The island is nearly 6,000 square feet and is covered in plants and little trees; its terrain is sandy and firm underfoot.

“Am I the first person ever to set foot on this island?” I wondered as I walked its shores after a recent kayak expedition from the north shore.

The answer is no.

Liz Johnston, with the City of Austin’s Watershed Protection Department, says she’s visited it before. She thinks the land started rising there a few years ago, maybe around the time of the Halloween floods in 2013. That flooding, and subsequent floods, pushed sediment from Bouldin Creek, on the other side of the boardwalk, into Lady Bird Lake. The buildup happened quickly because it’s an urban creek with a lot of water runoff.

Credit Google Earth

“So, historic flood, with urbanization, and we get an island forming,” she says.

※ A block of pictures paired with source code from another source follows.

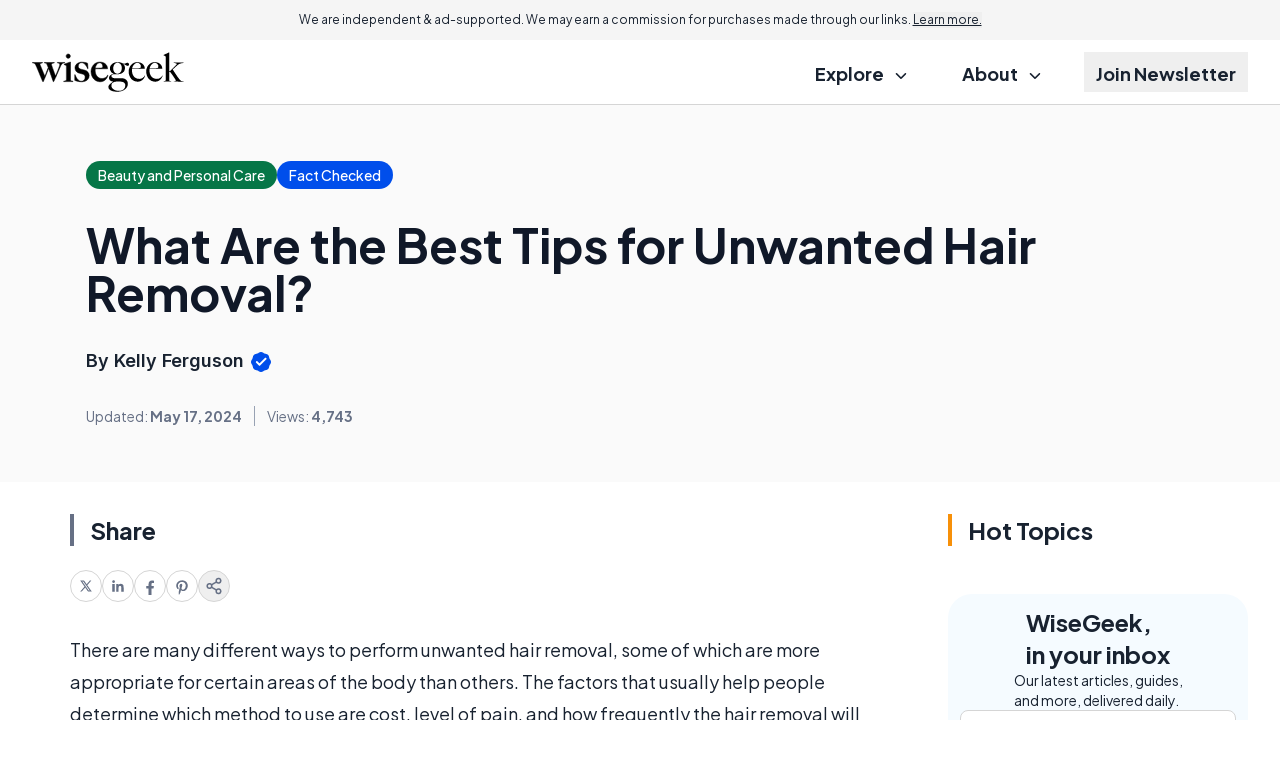

--- FILE ---
content_type: text/html; charset=utf-8
request_url: https://www.google.com/recaptcha/api2/aframe
body_size: 185
content:
<!DOCTYPE HTML><html><head><meta http-equiv="content-type" content="text/html; charset=UTF-8"></head><body><script nonce="NnfWj3rXxc2QFPm6zQOw8w">/** Anti-fraud and anti-abuse applications only. See google.com/recaptcha */ try{var clients={'sodar':'https://pagead2.googlesyndication.com/pagead/sodar?'};window.addEventListener("message",function(a){try{if(a.source===window.parent){var b=JSON.parse(a.data);var c=clients[b['id']];if(c){var d=document.createElement('img');d.src=c+b['params']+'&rc='+(localStorage.getItem("rc::a")?sessionStorage.getItem("rc::b"):"");window.document.body.appendChild(d);sessionStorage.setItem("rc::e",parseInt(sessionStorage.getItem("rc::e")||0)+1);localStorage.setItem("rc::h",'1769186553029');}}}catch(b){}});window.parent.postMessage("_grecaptcha_ready", "*");}catch(b){}</script></body></html>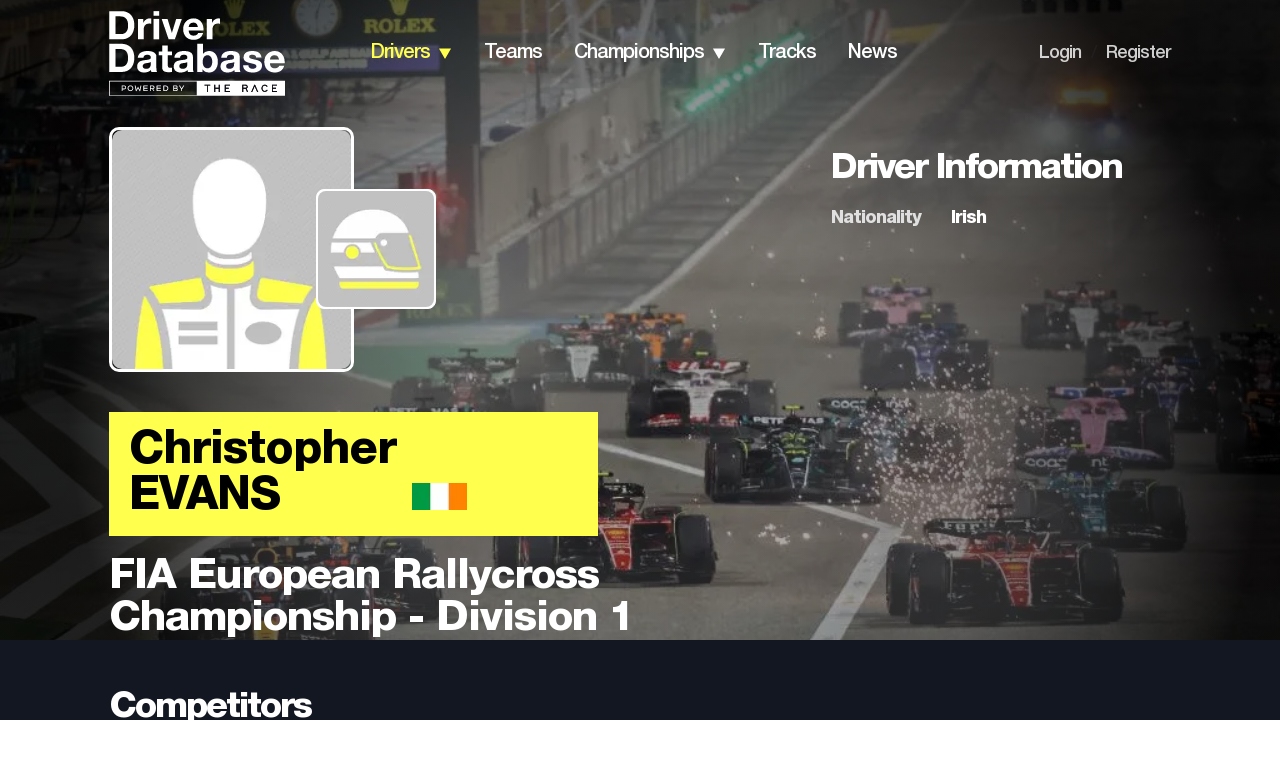

--- FILE ---
content_type: application/javascript; charset=utf-8
request_url: https://fundingchoicesmessages.google.com/f/AGSKWxVYWl3fTRcR835_hv8vAxuRu8mrlmL35XIYLsk6PzYEA-3HATLtWmTh7Lt8HClrDoRn7SWnMQsFrsQssmd2ek7Ja3ehESsTNqE41LqRmtVKGGojKr_XsMrk-RPfeRDNaM0_hXfLn4J6IGhU4wfQXCfuRwp6fuKCbwjIcgQPUcFDZkb_ce09zWXgZGPU/__fullscreen_ad./rightad./adwolf./ad01..net/_adv/
body_size: -1289
content:
window['bb43b6cb-aa7b-4b41-a78e-83532a905b00'] = true;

These islands are popping up in other parts of the lake. There’s one near Blunn Creek, and Johnston says Shoal Creek has one, as well – dubbed “Bellinger Cay” by Watershed employee Brent Bellinger. They even planted some cypress trees on it.

Credit Jorge Sanhueza-Lyon / KUT
/
KUT
Liz Johnston with the city's Watershed Protection Department stands in front of the unnamed island.

The city sees some benefit in the new islands. They provide good habitat for plants and animals – the Watershed Department even planted some cypress trees on Shoal Creek’s new island. The islands have grown so much, Johnston says, the city would need to get permission if it wanted to dredge the lake, as not to disturb the islands.

With trees, they may have a better chance of lasting, but over the past few years, their presence has ebbed and flowed with water levels on the lake.  A survey of Google Earth images of the island near the boardwalk has appeared and disappeared before – surfacing as early as 2003.

So, why are people noticing it now? Probably because it’s been growing for a while, and it’s covered in plants, but also because it’s the first time it’s surfaced since the boardwalk was built in 2014. So, more people can see it.

So, now that it’s visible, what will Austinites call it?

Lerma suggested “the Recycler,” noting the plastic bottles and other recyclables that have washed up on its shore.

Johnston says the island doesn't officially have a name, though she jokingly suggests “Buchele Cay.”

But my vote’s for Halloween Island in honor of the day, and the flood, that may have helped it rise from the lake.